Parigi Moutong, Gemasulawesi - Ratusan sekolah dasar di Kabupaten Parigi Moutong mencoba mendapatkan kucuran dana revitalisasi dari pemerintah pusat. Cuma ada masalah klasik menghantui berupa sengketa lahan dan dokumen hibah yang lemah menjadi ganjalan utama dalam proses verifikasi.
Kepala Bidang Manajemen Sekolah Dasar Disdikbud Parigi Moutong, Ibrahim, mengungkapkan pihaknya telah mengajukan 300 sekolah untuk direnovasi.
Namun, hingga saat ini baru segelintir sekolah yang lolos verifikasi dan menandatangani kontrak kerja.
Baca Juga:
Parigi Moutong dan Minahasa Tenggara Rancang Koalisi Pertanian, Fokus ke Inovasi Bibit dan Durian
"Alas hak tanah rata-rata kurang kuat karena hanya berupa surat penyerahan biasa," kata Ibrahim saat ditemui di ruang kerjanya, Rabu, 13 Mei 2026.
Ia menyebut banyak lahan sekolah yang dihibahkan oleh orang tua yang sudah wafat, namun kini digugat oleh ahli warisnya.
Ibrahim meminta para kepala sekolah untuk segera memperbaharui dokumen kepemilikan tanah dengan melibatkan seluruh ahli waris yang masih hidup.
Jika ahli waris ada tiga orang, maka ketiganya wajib menandatangani surat pernyataan agar posisi hukum sekolah menjadi kuat.
Persaingan mendapatkan dana ini sangat ketat karena harus berebut kuota dengan daerah lain di seluruh Indonesia.
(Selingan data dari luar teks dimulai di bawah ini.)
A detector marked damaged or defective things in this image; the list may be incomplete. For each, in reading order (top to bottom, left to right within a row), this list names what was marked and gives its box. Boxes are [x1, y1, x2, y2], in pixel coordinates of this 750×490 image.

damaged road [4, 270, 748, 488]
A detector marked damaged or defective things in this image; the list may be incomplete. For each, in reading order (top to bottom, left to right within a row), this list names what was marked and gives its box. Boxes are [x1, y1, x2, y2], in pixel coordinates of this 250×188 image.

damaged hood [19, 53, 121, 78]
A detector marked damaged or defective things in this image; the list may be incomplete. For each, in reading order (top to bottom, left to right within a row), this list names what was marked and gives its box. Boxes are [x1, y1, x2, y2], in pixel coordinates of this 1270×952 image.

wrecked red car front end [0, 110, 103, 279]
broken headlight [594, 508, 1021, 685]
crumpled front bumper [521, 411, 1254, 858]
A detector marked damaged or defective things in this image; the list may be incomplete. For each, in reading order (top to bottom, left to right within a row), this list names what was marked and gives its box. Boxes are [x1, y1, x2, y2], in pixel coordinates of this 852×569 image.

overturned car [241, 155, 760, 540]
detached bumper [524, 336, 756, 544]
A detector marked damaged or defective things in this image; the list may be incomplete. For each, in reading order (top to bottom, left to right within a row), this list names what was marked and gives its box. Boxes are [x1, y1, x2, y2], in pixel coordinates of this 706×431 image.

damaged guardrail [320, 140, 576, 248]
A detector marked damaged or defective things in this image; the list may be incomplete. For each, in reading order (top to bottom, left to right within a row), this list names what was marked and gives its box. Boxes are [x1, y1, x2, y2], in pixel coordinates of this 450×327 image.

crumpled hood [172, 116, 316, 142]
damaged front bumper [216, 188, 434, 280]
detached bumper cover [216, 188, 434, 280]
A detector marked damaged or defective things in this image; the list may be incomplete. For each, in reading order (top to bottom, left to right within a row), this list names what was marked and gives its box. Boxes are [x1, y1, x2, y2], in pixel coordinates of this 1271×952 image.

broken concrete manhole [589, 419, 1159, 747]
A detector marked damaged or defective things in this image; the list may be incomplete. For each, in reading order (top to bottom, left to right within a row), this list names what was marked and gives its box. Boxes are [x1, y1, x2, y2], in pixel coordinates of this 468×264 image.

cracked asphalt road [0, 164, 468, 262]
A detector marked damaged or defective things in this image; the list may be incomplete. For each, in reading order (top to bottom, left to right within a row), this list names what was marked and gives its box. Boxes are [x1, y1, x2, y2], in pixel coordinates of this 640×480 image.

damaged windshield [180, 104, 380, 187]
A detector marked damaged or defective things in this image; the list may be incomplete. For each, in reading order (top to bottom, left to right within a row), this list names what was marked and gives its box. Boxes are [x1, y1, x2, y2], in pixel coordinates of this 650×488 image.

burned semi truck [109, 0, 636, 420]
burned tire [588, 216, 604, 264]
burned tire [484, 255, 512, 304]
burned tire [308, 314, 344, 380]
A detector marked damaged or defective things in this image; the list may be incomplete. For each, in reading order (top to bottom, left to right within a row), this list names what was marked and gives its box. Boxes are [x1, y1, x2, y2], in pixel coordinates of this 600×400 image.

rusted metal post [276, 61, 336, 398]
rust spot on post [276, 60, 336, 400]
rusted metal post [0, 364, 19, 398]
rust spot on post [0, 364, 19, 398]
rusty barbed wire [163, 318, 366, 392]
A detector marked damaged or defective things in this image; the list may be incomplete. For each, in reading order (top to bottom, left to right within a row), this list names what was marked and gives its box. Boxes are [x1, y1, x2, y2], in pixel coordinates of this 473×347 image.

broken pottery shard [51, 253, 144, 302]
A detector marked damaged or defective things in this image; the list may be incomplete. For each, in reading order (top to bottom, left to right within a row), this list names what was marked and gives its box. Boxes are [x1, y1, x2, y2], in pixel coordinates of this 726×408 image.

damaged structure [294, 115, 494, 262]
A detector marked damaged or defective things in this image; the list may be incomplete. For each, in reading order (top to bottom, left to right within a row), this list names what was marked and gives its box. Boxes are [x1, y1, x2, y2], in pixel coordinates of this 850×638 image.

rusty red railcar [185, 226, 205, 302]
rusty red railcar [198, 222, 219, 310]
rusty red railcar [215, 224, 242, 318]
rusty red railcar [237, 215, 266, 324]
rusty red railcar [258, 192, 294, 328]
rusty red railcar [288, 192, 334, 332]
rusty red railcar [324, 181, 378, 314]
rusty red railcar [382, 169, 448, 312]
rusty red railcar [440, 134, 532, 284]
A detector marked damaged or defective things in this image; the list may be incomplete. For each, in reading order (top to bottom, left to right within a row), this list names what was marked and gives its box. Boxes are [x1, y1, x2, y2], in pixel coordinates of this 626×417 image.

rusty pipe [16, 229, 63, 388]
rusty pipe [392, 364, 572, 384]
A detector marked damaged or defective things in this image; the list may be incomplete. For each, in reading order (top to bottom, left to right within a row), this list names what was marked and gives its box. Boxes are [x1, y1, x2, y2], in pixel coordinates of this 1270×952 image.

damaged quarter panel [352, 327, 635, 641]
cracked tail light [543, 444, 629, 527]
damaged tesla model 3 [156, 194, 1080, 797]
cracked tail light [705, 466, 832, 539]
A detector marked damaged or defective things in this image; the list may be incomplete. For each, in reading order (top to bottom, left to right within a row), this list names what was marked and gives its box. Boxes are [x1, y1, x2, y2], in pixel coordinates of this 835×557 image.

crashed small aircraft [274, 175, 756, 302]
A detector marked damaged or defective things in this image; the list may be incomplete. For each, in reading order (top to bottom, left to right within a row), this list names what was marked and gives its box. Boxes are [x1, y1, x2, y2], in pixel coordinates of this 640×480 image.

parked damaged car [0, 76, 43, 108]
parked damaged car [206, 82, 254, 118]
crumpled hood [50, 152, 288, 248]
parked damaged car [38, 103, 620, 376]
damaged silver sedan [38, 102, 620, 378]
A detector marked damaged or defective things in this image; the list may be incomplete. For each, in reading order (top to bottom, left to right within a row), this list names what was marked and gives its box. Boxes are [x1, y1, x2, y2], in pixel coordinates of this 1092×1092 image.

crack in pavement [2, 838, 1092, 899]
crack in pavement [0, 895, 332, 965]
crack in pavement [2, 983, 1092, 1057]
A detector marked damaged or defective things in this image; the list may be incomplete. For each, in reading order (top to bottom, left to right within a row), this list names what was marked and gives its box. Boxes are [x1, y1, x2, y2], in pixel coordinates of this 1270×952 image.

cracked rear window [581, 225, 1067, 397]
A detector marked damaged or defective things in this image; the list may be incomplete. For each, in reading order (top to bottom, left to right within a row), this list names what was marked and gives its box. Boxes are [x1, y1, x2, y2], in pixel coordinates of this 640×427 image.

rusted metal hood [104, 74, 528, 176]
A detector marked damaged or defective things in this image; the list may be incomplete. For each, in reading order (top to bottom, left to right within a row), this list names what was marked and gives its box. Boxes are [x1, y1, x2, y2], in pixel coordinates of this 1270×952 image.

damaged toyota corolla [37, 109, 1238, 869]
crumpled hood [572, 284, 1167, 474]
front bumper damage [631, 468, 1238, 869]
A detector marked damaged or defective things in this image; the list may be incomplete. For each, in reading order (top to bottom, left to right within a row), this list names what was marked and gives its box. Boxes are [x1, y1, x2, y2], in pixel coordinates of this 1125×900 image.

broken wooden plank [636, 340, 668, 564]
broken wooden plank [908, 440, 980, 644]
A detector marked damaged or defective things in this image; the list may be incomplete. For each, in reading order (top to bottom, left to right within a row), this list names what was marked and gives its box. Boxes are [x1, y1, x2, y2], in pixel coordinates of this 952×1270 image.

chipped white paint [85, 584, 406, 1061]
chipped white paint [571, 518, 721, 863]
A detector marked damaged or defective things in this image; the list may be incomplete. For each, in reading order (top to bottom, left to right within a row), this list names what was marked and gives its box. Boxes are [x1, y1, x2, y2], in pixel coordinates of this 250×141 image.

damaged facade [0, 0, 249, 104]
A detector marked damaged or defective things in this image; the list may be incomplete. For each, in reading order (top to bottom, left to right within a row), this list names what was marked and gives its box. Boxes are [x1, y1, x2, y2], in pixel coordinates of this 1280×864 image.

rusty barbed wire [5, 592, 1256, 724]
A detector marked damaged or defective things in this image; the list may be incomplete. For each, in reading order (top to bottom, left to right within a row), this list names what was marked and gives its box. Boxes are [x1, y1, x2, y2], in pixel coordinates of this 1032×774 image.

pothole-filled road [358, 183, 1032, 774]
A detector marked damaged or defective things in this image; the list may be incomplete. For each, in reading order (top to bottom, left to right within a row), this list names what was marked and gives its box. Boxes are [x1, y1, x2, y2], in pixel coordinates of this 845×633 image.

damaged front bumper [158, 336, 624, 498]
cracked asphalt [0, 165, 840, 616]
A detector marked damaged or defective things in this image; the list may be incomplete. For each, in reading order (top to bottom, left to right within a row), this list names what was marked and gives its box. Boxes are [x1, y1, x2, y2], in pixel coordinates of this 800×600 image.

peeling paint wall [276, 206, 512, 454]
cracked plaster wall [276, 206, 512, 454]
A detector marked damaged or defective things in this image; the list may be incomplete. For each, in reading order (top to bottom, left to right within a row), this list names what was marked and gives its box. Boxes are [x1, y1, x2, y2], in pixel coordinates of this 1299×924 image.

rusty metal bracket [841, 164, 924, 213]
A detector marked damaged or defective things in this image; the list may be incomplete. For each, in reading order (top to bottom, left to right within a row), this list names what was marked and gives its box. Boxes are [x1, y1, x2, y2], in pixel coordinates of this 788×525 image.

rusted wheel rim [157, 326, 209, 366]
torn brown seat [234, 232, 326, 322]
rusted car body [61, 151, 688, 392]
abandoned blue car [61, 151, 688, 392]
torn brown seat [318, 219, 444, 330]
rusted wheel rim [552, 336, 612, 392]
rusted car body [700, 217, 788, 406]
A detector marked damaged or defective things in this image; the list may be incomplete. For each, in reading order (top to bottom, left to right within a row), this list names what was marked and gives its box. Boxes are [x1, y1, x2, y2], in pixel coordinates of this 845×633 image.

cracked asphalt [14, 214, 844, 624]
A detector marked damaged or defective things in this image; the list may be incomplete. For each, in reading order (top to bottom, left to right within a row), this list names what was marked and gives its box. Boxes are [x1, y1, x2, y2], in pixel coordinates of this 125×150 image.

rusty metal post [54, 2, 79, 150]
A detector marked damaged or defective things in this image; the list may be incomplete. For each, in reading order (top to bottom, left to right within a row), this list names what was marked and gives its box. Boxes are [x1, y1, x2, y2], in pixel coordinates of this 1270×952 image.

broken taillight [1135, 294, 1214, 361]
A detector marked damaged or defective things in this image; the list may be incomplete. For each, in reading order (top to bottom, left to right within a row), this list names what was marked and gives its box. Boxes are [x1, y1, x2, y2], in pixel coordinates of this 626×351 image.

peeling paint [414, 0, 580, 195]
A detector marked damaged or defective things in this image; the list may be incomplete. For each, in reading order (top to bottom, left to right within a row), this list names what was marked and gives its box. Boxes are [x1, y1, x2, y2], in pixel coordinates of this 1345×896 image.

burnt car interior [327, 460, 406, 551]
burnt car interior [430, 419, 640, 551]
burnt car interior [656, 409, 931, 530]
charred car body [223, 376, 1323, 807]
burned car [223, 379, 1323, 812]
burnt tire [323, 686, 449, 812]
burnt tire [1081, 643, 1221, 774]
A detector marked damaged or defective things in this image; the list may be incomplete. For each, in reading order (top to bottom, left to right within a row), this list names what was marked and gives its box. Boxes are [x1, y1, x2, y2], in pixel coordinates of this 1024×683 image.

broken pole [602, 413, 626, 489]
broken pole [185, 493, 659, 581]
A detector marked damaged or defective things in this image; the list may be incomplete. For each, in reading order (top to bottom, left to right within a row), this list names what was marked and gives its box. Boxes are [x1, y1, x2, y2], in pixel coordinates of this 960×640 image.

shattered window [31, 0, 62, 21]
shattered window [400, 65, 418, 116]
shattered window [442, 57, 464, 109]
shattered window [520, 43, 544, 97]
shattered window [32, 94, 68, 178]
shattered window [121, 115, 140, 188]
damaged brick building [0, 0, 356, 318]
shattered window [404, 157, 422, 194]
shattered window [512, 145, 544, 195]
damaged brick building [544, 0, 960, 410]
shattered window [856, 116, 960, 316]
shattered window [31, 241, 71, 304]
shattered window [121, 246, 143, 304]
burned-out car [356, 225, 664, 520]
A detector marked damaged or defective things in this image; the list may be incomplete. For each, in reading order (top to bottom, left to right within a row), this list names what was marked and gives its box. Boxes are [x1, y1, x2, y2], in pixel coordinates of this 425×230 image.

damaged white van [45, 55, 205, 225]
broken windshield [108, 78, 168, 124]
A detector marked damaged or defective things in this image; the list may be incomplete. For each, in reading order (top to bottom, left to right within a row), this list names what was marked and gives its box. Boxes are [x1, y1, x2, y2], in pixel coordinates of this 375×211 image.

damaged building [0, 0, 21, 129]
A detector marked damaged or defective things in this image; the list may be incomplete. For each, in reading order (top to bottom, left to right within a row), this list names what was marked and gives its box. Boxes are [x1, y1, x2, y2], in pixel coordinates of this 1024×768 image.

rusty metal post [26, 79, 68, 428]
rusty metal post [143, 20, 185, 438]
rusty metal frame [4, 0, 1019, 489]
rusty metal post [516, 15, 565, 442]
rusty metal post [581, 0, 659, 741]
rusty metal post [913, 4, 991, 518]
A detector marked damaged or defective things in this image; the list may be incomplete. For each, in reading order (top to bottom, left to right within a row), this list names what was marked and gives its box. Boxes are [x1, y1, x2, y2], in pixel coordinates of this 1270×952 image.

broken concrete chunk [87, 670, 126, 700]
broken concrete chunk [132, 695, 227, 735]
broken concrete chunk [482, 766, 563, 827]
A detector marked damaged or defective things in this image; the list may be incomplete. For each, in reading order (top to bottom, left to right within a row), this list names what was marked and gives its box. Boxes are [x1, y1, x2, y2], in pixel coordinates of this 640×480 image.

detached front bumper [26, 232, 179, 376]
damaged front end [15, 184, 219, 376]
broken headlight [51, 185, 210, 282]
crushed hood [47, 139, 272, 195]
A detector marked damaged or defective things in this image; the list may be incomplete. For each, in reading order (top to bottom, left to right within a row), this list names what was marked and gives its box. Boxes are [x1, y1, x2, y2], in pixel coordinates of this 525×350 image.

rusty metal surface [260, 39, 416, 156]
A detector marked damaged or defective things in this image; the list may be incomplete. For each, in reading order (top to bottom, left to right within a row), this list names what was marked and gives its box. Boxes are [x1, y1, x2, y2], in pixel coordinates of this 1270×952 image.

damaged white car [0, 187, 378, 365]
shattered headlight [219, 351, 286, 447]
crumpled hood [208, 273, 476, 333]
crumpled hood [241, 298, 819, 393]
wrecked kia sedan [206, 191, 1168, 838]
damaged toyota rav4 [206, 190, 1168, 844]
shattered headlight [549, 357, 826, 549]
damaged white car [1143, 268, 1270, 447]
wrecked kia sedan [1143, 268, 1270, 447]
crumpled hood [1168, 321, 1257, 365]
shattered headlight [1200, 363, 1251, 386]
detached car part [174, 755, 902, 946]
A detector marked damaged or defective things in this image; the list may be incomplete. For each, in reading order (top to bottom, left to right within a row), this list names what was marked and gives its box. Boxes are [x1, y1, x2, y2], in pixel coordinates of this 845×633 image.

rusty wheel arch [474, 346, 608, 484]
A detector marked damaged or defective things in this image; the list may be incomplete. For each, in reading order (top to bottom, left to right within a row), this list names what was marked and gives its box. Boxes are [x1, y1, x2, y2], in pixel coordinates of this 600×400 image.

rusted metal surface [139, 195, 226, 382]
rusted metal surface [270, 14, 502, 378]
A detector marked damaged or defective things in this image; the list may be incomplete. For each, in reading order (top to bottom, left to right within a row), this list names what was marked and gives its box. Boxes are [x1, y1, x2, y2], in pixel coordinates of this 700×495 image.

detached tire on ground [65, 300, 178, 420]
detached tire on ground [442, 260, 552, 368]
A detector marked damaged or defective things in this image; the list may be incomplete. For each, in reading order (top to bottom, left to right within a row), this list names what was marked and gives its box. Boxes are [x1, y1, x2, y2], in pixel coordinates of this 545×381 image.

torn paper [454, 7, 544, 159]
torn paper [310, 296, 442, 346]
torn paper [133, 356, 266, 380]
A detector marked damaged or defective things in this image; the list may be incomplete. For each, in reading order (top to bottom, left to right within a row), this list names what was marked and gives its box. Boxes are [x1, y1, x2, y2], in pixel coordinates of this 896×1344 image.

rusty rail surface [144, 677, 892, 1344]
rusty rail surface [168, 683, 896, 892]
Kecepatan mengunggah dokumen ke aplikasi kementerian menjadi kunci utama kelolosan verivikasi teknis.
"Jangan coba-coba lambat, kita ini sedang berjuang dan bersaing dengan daerah lain," ujar Ibrahim menegaskan.
Pihaknya memberikan trik kepada kepala sekolah agar menyiapkan dokumen jauh-jauh hari sebelum jendela unggah dibuka.
Saat ini, tercatat baru tiga SMP dan tiga SD yang menunjukkan progres signifikan dalam program revitalisasi ini.
Tiga kepala sekolah SMP bahkan sudah berada di Makassar untuk menyusun Rencana Anggaran Biaya (RAB) bersama tim teknis.
Satu sekolah dasar di daerah terpencil juga dilaporkan telah menandatangani kontrak di Jakarta. Sementara itu, sekolah-sekolah lainnya masih bergelut dengan kelengkapan dokumen administratif dan survei harga material bangunan setempat.
Program revitalisasi ini mengedepankan skema swakelola untuk memberdayakan masyarakat di sekitar lingkungan sekolah. Fokus utama perbaikan meliputi sarana air bersih serta rehabilitasi ruang kelas yang sudah tidak layak pakai.
Pemerintah pusat juga memantau jumlah siswa melalui Data Pokok Pendidikan (Dapodik) untuk menentukan sekala bantuan. Sekolah dengan jumlah siswa di bawah 60 orang kemungkinan besar hanya akan mendapatkan bantuan tiga ruang kelas standar.
Ibrahim mengakui kecil kemungkinan seluruh 300 sekolah yang diajukan akan disetujui oleh Kementerian. Namun, ia berharap persyaratan teknis seperti jarak lokasi dengan toko material tidak menjadi kendala bagi sekolah di pedalaman.
"Kami terus mendorong kepala sekolah agar intens memantau informasi karena anggaran ini sangat terbatas," pungkasnya menutup pembicaraan. Kesalahan administratif sekecil apa pun dapat membuat posisi sekolah terlempar dari daftar penerima manfaat.